Thursday 7 April 2011

Kidney care with no dialysis unit?

Well that might be an aspiration – to get so good at early identification and management of kidney disease that people didn’t need dialysis any more. We are a long way off that but if we do achieve the goals of the organ donor task force and the current levelling off in the number of new patients requiring dialysis, seen over the last few years continues, we might not need to keep expanding the number of dialysis units and the total number of people on dialysis may even start to decrease beyond 2015.

So early detection, better chronic disease management, earlier and more transplantation: dare I say “care planning” is the way to go.

But a kidney service with no dialysis unit? A bit premature you might think. A pub with no beer. Well no. As part of the Royal Free Hospital plans for people to be managed as close to home as possible and to optimise care, the main hospital chronic dialysis facility has closed down and unit-based haemodialysis is now provided by a network of local community and hospital based facilities. The main Royal Free site doing what it can only do – management of complex acute kidney injury, inpatient care and transplantation: providing a team, infrastructure and co-ordinating care; training, education and research.

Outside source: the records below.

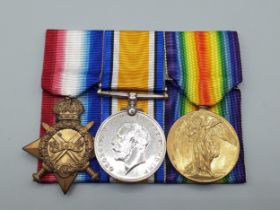 Three; WWI 1914-15 Star, British War and Victory Medals engraved to 203104 Warrant Officer Joseph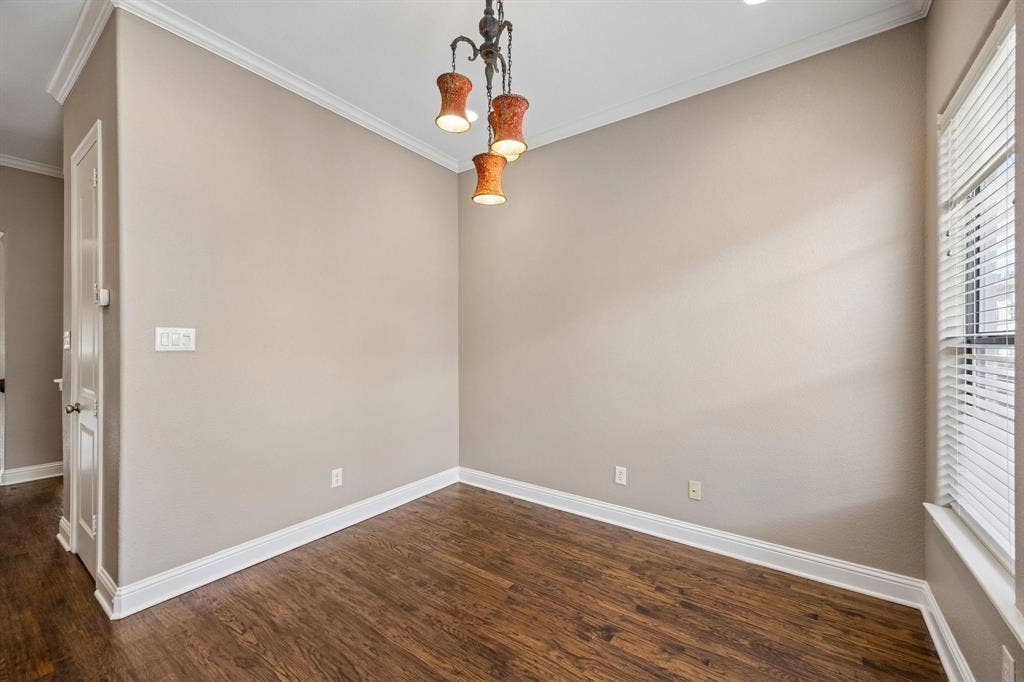 Wood-finish flooring, crown molding, a built-in window with blinds, and an overhead decorative light fixture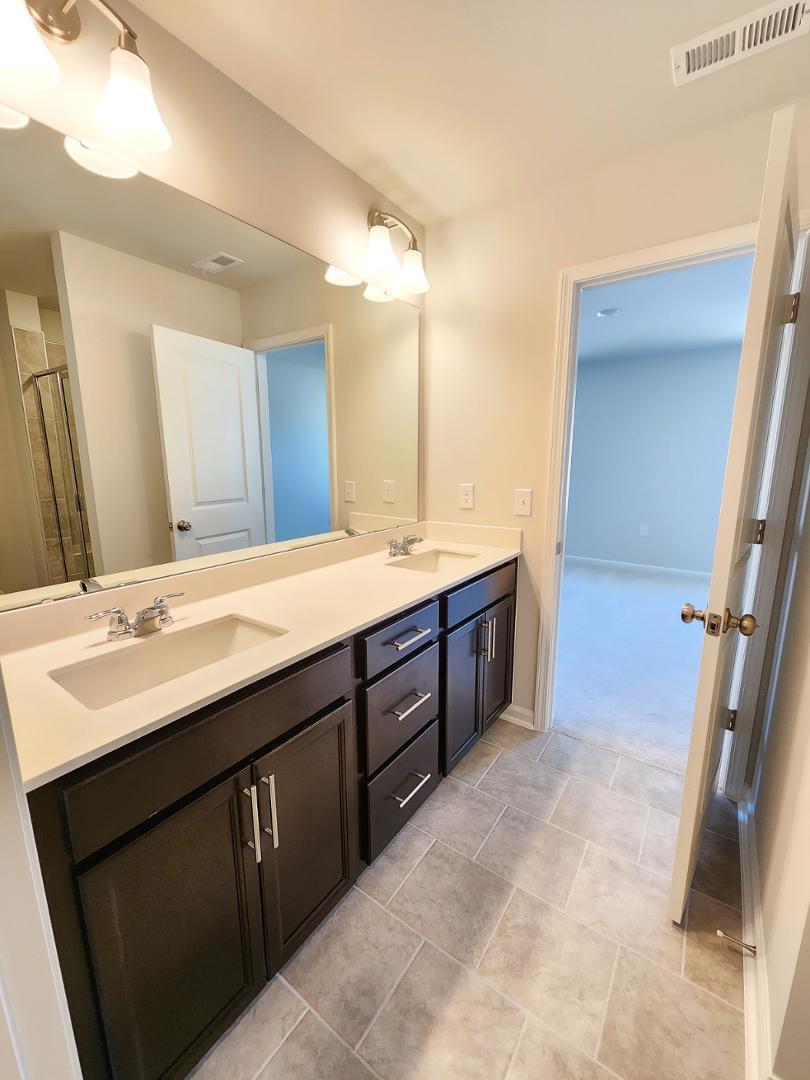 2431 Kasota Lane Raleigh, NC 27610 - Photo 39 of 59 a spacious bathroom with a double vanity sink a and mirror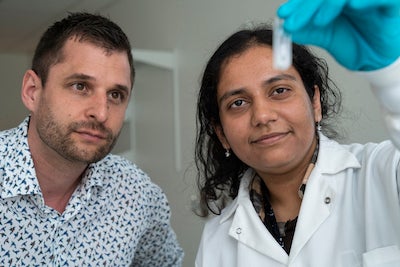 lab photo of a man and a woman looking at a test tube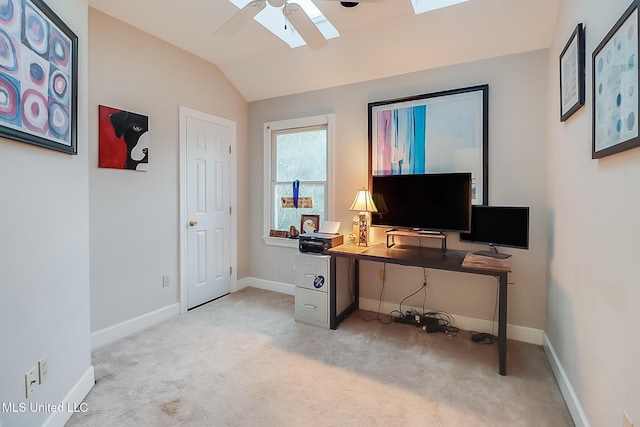 office space featuring ceiling fan, vaulted ceiling with skylight, and light carpet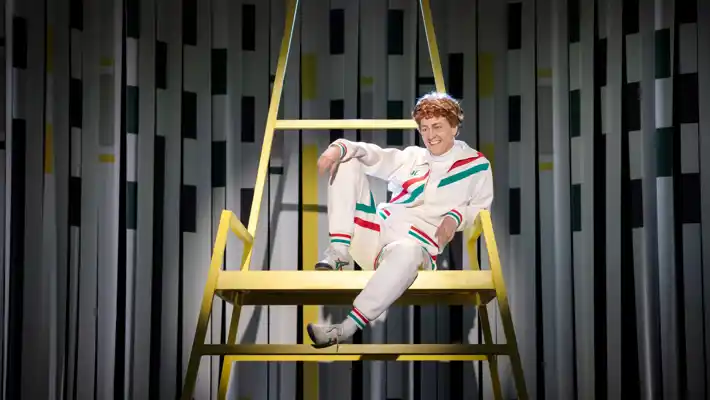 A man with a mocking smile sits relaxed in a high chair.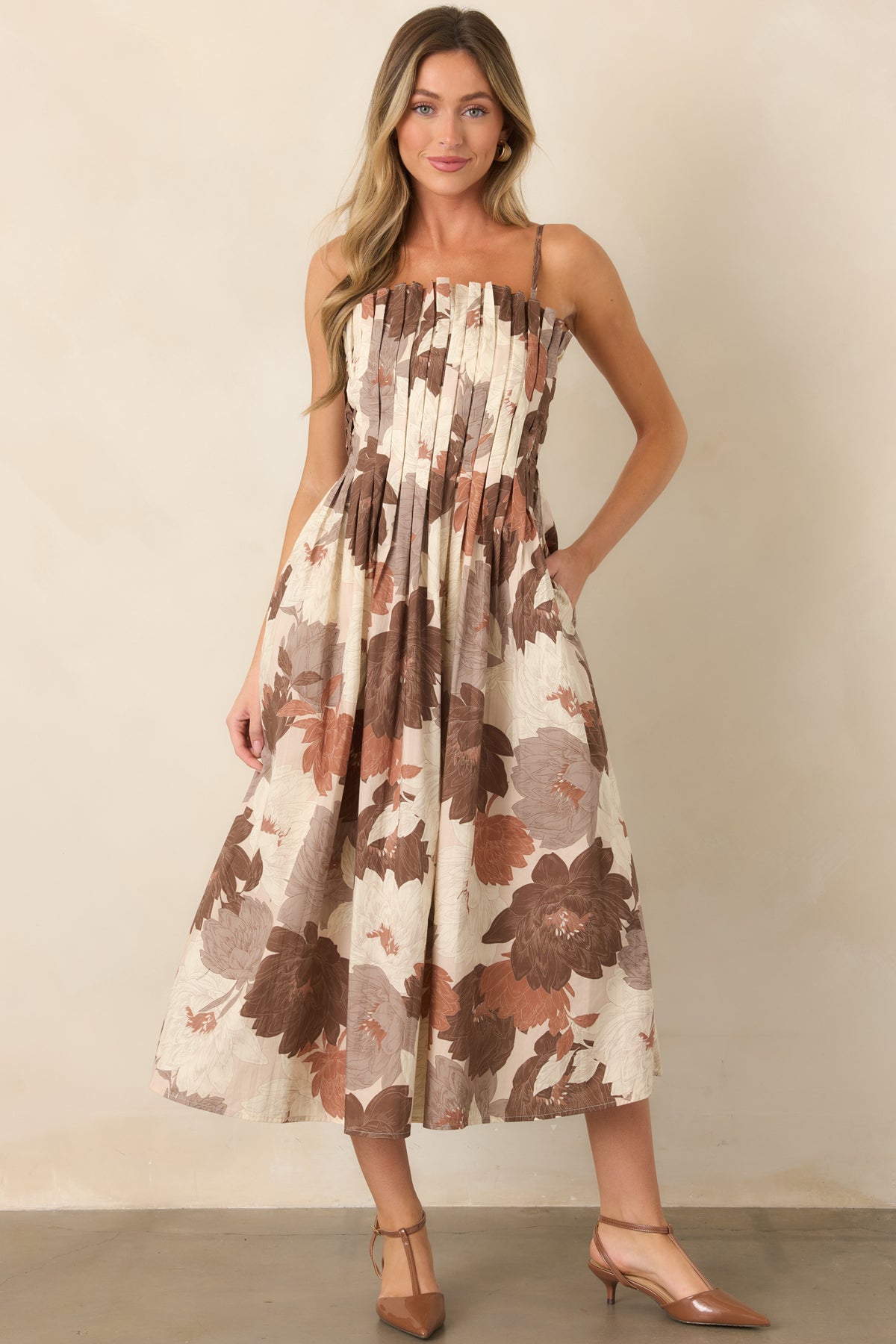 Oversized floral cotton dress with brown, rust, taupe, and ivory tones, textured pleated bodice, adjustable straps, and a flowing midi-length A-line skirt.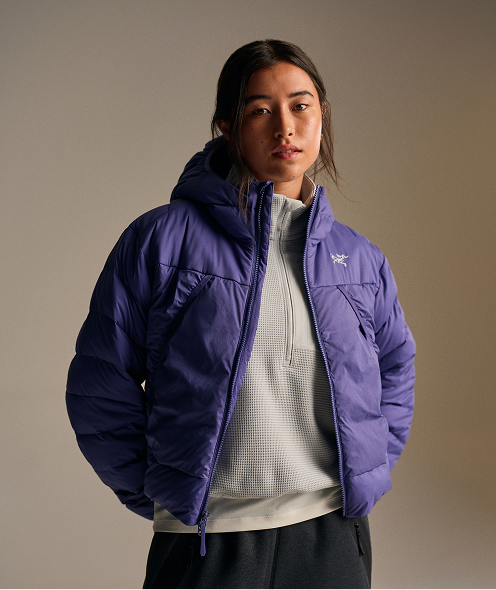 A woman wears a purple hooded Arc'teryx puffer jacket over a light grey half-zip top.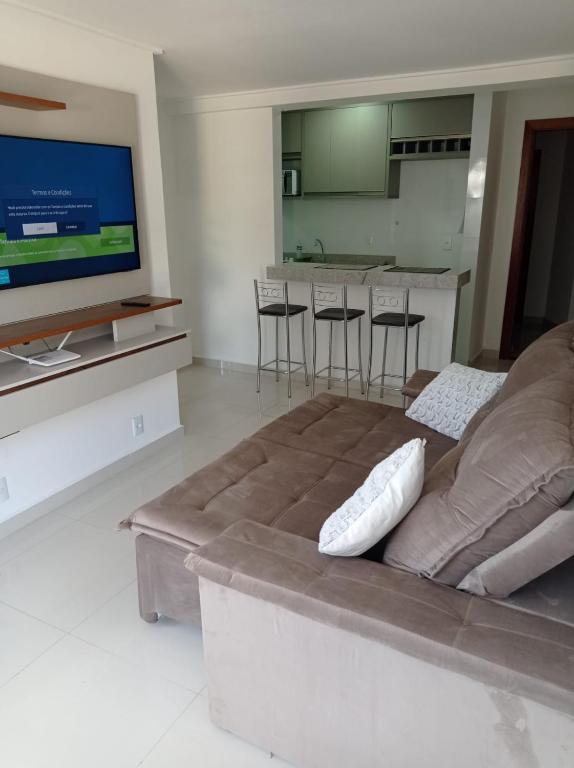 un salon avec un canapé et une télévision à écran plat dans l'établissement Lindo apartamento 1 quarto próximo a Rua de Lazer Domingos Martins, à Domingos Martins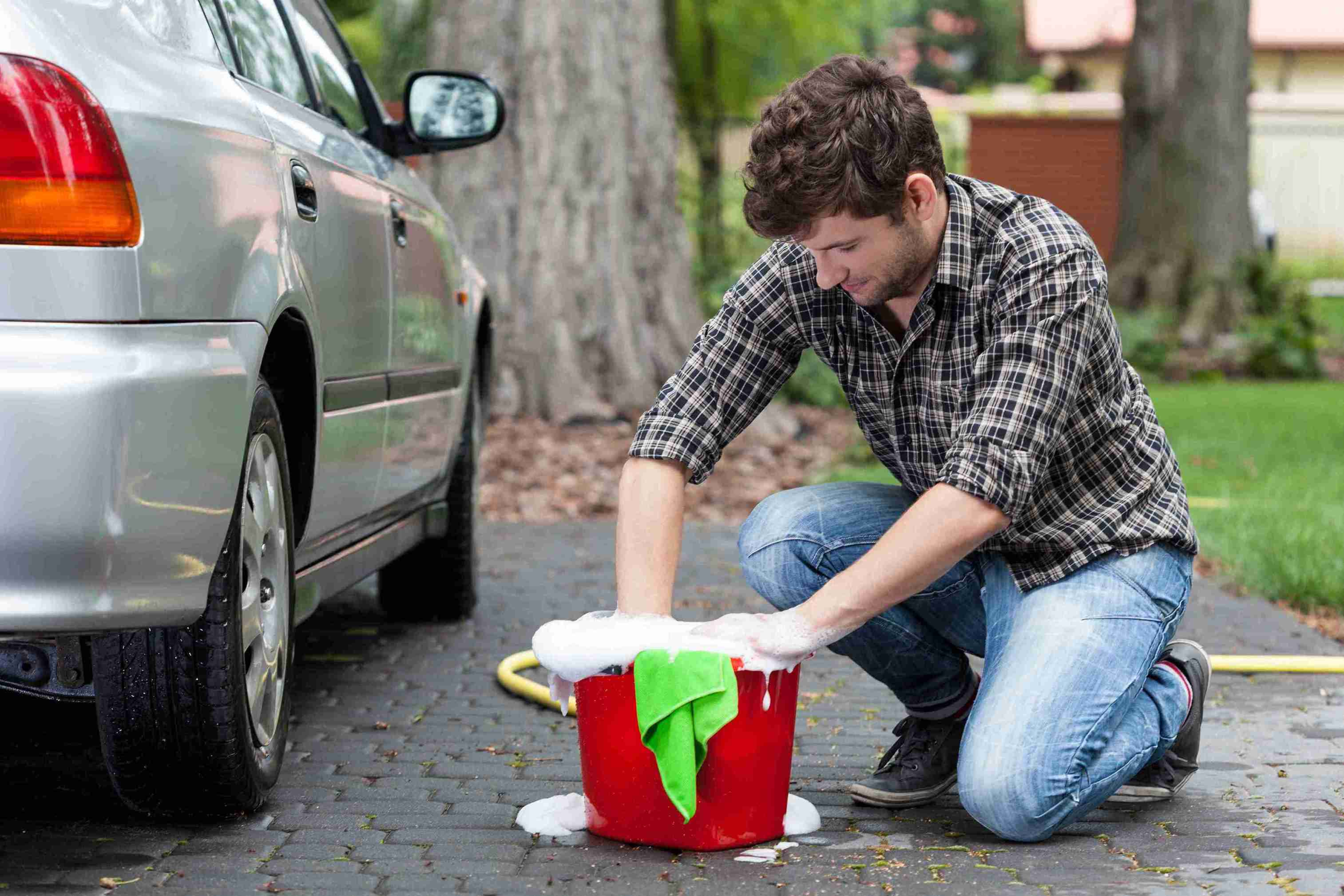 Man washes a car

In fact, you would find a very similar model in many countries with the university hospitals providing research and training, a consult service but often with only a small on-sight haemodialysis unit. At the Royal Free the demand isn’t directly around the hospital, it’s in the adjacent neighbourhoods and so John Connelly, Clinical Director and Dave Thomas, kidney services manager, developed a win-win case for moving dialysis closer to peoples’ homes and freeing up valuable, and expensive to run teaching hospital space.

The move to more local provision has also reduced the institutionalising effect dialysis can have on patients such that many more people are now involved in increasing degrees of self care. I am sure that is also a result of Katy Gerrard’s efforts to implement care planning for those with advanced kidney disease. The Royal Free “my kidney care plan” has proved to be very popular with both patients and staff. Katy told me that overall most patients found it useful and reported that it has improved their care. Initial results are promising and are to be presented at the forthcoming Renal Association/British Renal Society meeting.